- What is needed -
The listing below is to be given again in full and word for word, without its images.

- Given data -
══════════
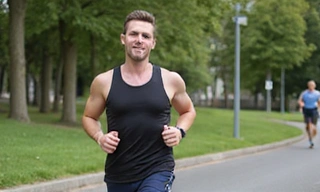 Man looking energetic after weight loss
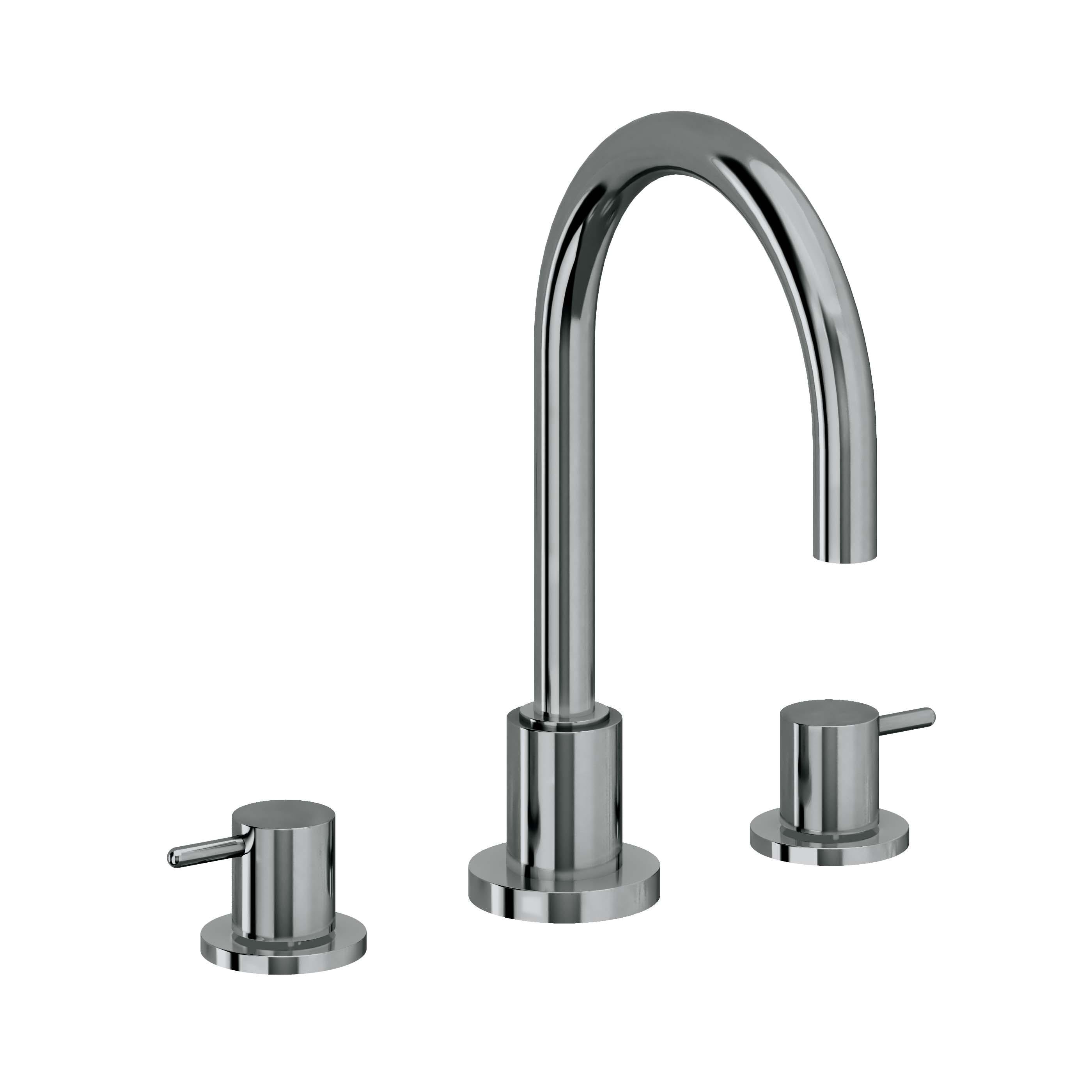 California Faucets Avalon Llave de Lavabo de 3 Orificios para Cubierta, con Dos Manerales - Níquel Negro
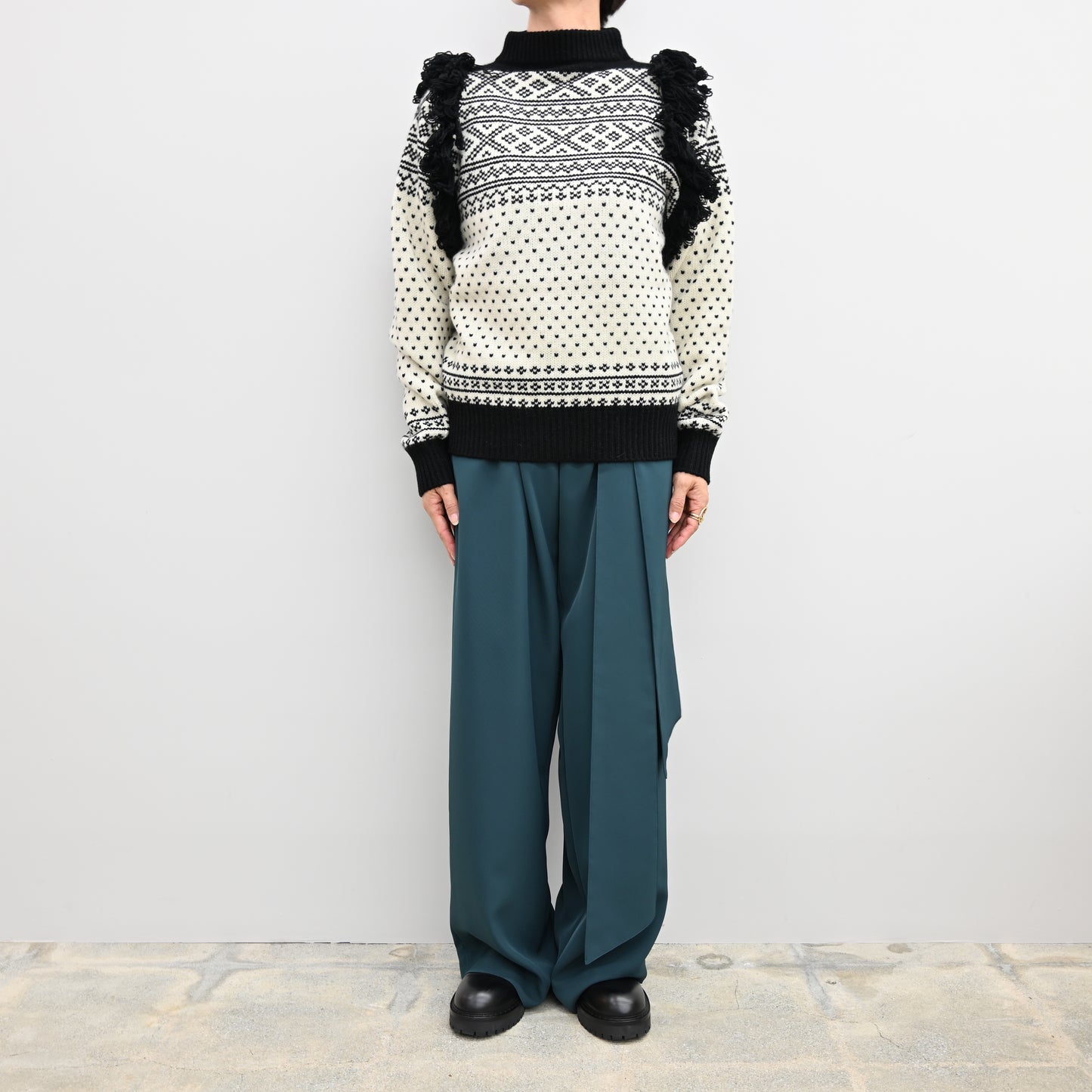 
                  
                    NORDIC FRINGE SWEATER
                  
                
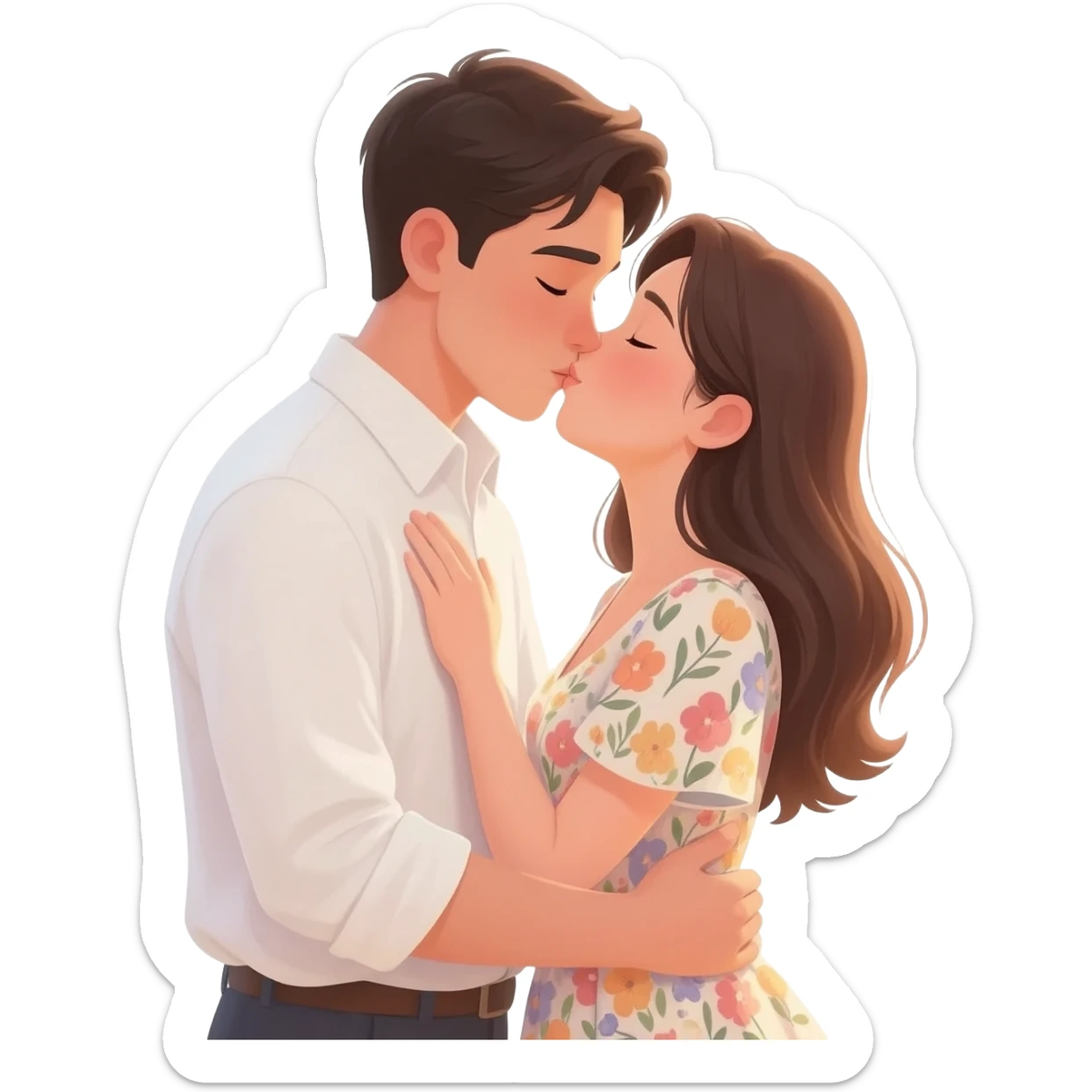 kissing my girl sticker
══════════
- Output of the exercise -
 Man looking energetic after weight loss
 California Faucets Avalon Llave de Lavabo de 3 Orificios para Cubierta, con Dos Manerales - Níquel Negro
                  
                    NORDIC FRINGE SWEATER
                  
                
 kissing my girl sticker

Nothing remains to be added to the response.